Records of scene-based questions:
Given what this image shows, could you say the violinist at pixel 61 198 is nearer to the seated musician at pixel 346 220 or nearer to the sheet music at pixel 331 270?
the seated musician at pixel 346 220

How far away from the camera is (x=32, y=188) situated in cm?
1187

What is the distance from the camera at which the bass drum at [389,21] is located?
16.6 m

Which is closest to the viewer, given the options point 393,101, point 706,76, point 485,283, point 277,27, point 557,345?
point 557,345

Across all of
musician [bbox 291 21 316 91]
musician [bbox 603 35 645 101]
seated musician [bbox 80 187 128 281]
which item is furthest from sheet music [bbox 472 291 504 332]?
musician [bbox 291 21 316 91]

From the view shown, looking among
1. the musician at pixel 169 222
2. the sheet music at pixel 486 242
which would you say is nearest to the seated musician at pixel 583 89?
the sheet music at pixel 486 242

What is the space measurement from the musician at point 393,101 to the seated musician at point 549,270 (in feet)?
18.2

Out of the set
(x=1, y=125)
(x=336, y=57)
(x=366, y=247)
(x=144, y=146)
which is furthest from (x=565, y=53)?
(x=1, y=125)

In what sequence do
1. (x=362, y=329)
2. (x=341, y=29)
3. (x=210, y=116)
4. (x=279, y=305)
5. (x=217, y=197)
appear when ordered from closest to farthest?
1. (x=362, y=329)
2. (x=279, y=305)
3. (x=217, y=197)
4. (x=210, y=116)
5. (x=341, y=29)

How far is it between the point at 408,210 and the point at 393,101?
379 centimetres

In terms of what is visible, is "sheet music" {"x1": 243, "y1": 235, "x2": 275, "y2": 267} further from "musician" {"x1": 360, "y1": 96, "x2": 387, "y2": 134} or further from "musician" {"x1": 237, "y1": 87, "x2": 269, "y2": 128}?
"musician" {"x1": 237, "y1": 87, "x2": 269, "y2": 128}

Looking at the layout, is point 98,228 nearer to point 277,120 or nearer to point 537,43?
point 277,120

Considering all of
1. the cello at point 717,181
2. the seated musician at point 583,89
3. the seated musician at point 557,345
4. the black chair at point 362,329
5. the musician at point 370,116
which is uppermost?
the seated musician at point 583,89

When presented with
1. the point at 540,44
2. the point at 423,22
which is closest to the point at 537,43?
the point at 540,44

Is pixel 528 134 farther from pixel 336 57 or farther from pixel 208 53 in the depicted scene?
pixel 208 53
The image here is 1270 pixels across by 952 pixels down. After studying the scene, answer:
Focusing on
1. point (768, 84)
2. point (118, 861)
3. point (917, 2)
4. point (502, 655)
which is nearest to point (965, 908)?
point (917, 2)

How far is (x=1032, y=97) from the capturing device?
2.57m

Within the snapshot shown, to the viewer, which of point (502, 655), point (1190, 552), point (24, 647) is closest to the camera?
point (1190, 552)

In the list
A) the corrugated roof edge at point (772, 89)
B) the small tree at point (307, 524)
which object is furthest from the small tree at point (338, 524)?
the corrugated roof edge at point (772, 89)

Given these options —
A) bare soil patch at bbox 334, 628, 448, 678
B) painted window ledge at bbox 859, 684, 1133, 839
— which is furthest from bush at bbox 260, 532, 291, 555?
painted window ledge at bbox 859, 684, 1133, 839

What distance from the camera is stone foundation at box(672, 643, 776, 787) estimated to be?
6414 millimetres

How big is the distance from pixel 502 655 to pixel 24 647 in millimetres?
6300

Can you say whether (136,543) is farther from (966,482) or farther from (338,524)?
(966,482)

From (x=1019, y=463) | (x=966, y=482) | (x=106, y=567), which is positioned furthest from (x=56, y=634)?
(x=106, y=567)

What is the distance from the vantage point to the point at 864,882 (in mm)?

## What is required
Each line in the material above must be retyped without alteration.

## Exercise result
Given what this image shows, could you say the violinist at pixel 61 198 is nearer to the seated musician at pixel 346 220 or nearer to the sheet music at pixel 331 270?
the seated musician at pixel 346 220

How far away from the camera is (x=32, y=188) situated in cm?
1187

What is the distance from the camera at which the bass drum at [389,21] is located?
16.6 m

Which is closest to the viewer, given the options point 393,101, point 706,76, point 485,283, point 277,27, point 557,345?
point 557,345

Across all of
musician [bbox 291 21 316 91]
musician [bbox 603 35 645 101]
seated musician [bbox 80 187 128 281]
which item is furthest from sheet music [bbox 472 291 504 332]?
musician [bbox 291 21 316 91]

From the view shown, looking among
1. the musician at pixel 169 222
2. the sheet music at pixel 486 242
which would you say is nearest to the seated musician at pixel 583 89?
the sheet music at pixel 486 242

What is the space measurement from the musician at point 393,101 to the seated musician at point 549,270 (in feet)?
18.2

Out of the set
(x=1, y=125)
(x=336, y=57)
(x=366, y=247)
(x=144, y=146)
which is furthest from (x=565, y=53)?
(x=1, y=125)

In what sequence do
1. (x=362, y=329)
2. (x=341, y=29)
3. (x=210, y=116)
4. (x=279, y=305)
5. (x=217, y=197)
appear when ordered from closest to farthest?
1. (x=362, y=329)
2. (x=279, y=305)
3. (x=217, y=197)
4. (x=210, y=116)
5. (x=341, y=29)

How far is it between the point at 408,210 and the point at 393,101?
379 centimetres

In terms of what is visible, is "sheet music" {"x1": 243, "y1": 235, "x2": 275, "y2": 267} further from "musician" {"x1": 360, "y1": 96, "x2": 387, "y2": 134} or further from "musician" {"x1": 237, "y1": 87, "x2": 269, "y2": 128}?
"musician" {"x1": 237, "y1": 87, "x2": 269, "y2": 128}

Looking at the layout, is point 98,228 nearer to point 277,120 or nearer to point 537,43?
point 277,120

Considering all of
1. the cello at point 717,181
2. the seated musician at point 583,89
3. the seated musician at point 557,345
4. the black chair at point 362,329
5. the musician at point 370,116
which is uppermost?
the seated musician at point 583,89

When presented with
1. the point at 540,44
2. the point at 423,22
which is closest to the point at 537,43?
the point at 540,44

Is pixel 528 134 farther from pixel 336 57 or farther from pixel 208 53 in the depicted scene?
pixel 208 53
The image here is 1270 pixels across by 952 pixels down. After studying the scene, answer:
Focusing on
1. point (768, 84)
2. point (118, 861)
3. point (917, 2)
4. point (502, 655)
which is nearest to point (965, 908)?
point (917, 2)

How far is (x=1032, y=97) from the capturing device?
2.57m

Within the snapshot shown, to the viewer, which of point (502, 655), point (1190, 552), point (24, 647) is closest to the camera?
point (1190, 552)

In the list
A) the corrugated roof edge at point (772, 89)
B) the small tree at point (307, 524)
which object is furthest from the small tree at point (338, 524)?
the corrugated roof edge at point (772, 89)

Given these options —
A) bare soil patch at bbox 334, 628, 448, 678
B) painted window ledge at bbox 859, 684, 1133, 839
— which is furthest from bush at bbox 260, 532, 291, 555?
painted window ledge at bbox 859, 684, 1133, 839

What distance from the camera is stone foundation at box(672, 643, 776, 787) estimated to be?
6414 millimetres

How big is the distance from pixel 502 655 to pixel 24 647 in millimetres?
6300

Can you say whether (136,543) is farther from (966,482) or farther from (338,524)?
(966,482)

From (x=1019, y=463) | (x=966, y=482) | (x=106, y=567), which is positioned furthest from (x=56, y=634)?
(x=106, y=567)

What is the distance from the vantage point to the point at 864,882 (in mm)?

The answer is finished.